Si votre société utilise des produits dérivés — vendre des options pour doper le rendement, couvrir une position, jouer un indice — une règle spécifique s'applique : l'article 38-6 du CGI. Comme le 209-0 A pour les OPCVM, il impose un mark-to-market annuel : le gain latent sur vos dérivés cotés est taxé chaque année, même sans avoir débouclé la position.
Le principe : évaluation à la valeur de marché à la clôture
L'article 38-6-1° du CGI prévoit que les instruments financiers à terme en cours à la clôture de l'exercice — même destinés à couvrir un risque futur — sont évalués à leur valeur de marché lorsqu'ils sont cotés en bourse ou négociés sur un marché (ou par référence à un marché). L'écart constaté (profit ou perte latent) est compris dans le résultat imposable de l'exercice.
Autrement dit, vos positions ouvertes sur dérivés sont « marquées au marché » au 31 décembre : le gain non réalisé est imposé à l'IS, la perte non réalisée est déduite.
Quels instruments sont visés
Le régime concerne les instruments financiers à terme portant sur :
- des taux d'intérêt ;
- des devises ;
- des titres (actions, obligations) ;
- des indices boursiers.
Cela couvre les options, futures, warrants et autres contrats à terme cotés sur ces sous-jacents.
L'exception : les dérivés sur matières premières
Le mark-to-market du 38-6-1° ne s'applique pas aux contrats à terme sur marchandises (matières premières). Les dérivés sur le pétrole, les métaux ou l'agricole relèvent d'un autre traitement : ils ne sont donc pas réévalués annuellement selon cette règle.
Les reports d'imposition pour les opérations de couverture
Le principe du mark-to-market connaît des aménagements (38-6-2° et 38-6-2° bis) pour ne pas pénaliser les véritables stratégies de couverture :
- lorsqu'un dérivé couvre une opération d'un exercice ultérieur, le gain latent peut, sous conditions et obligations déclaratives, faire l'objet d'un report d'imposition pour rester aligné avec l'élément couvert ;
- des règles spécifiques encadrent les positions symétriques (pour éviter de déduire une perte latente tout en différant le gain symétrique).

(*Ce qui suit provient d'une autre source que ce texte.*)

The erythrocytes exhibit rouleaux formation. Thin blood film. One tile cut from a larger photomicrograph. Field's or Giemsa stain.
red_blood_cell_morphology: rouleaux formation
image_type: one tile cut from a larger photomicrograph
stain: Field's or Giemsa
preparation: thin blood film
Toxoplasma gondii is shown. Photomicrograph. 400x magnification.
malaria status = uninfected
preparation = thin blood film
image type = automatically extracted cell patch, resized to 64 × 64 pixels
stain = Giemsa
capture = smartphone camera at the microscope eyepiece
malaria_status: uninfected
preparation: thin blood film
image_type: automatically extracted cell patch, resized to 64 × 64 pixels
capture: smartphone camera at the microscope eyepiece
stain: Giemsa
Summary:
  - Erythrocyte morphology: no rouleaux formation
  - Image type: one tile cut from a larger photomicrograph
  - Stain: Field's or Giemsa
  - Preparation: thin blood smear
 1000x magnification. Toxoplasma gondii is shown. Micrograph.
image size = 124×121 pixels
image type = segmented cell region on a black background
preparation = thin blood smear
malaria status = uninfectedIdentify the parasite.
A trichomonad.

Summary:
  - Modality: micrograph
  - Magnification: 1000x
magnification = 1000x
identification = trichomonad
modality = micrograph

Ces régimes sont techniques : si vous couvrez un risque de change ou de taux à cheval sur plusieurs exercices, faites valider le traitement par votre expert-comptable.

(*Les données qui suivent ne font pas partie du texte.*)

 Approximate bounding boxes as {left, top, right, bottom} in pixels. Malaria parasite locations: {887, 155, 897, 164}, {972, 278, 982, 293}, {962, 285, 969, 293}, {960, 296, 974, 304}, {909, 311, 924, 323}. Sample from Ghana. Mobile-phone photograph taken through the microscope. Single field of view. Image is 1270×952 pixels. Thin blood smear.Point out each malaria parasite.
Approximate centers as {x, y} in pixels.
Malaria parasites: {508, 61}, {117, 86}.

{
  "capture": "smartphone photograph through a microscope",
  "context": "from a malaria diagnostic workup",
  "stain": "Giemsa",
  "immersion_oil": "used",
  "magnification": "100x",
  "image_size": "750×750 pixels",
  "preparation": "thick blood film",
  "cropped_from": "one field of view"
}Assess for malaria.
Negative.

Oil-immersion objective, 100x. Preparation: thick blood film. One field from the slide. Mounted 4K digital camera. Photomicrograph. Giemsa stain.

Pourquoi ça compte pour vos décisions d'investissement
Beaucoup d'investisseurs en société vendent des options (couverture, génération de prime) ou utilisent des futures sur indices. À retenir :
- une position dérivée ouverte au 31 décembre génère un résultat imposable latent — anticipez l'IS correspondant dans votre trésorerie ;
- c'est une différence majeure avec une simple action en direct (non réévaluée) ou un ETC or (report) ;
- le suivi comptable des positions ouvertes est indispensable (voir comptabiliser ses placements en société).
La famille des règles d'imposition annuelle des plus-values latentes
| Article | Ce qui est réévalué chaque année |
|---|---|
| 209-0 A | Parts d'OPCVM (ETF, SICAV, FCP) — sauf actions UE |
| 238 septies B | Prime de remboursement des titres de créance |
| 38-6 | Instruments financiers à terme cotés (hors matières premières) |
| 38-4 | Écarts de conversion sur liquidités / créances / dettes en devises |
Ce qu'il faut retenir
- Le 38-6-1° impose un mark-to-market annuel des instruments financiers à terme cotés (options, futures sur taux, devises, titres, indices).
- Exception : les dérivés sur matières premières ne sont pas concernés.
- Des reports d'imposition existent pour les opérations de couverture (38-6-2°).
- Anticipez l'IS sur le gain latent des positions ouvertes à la clôture.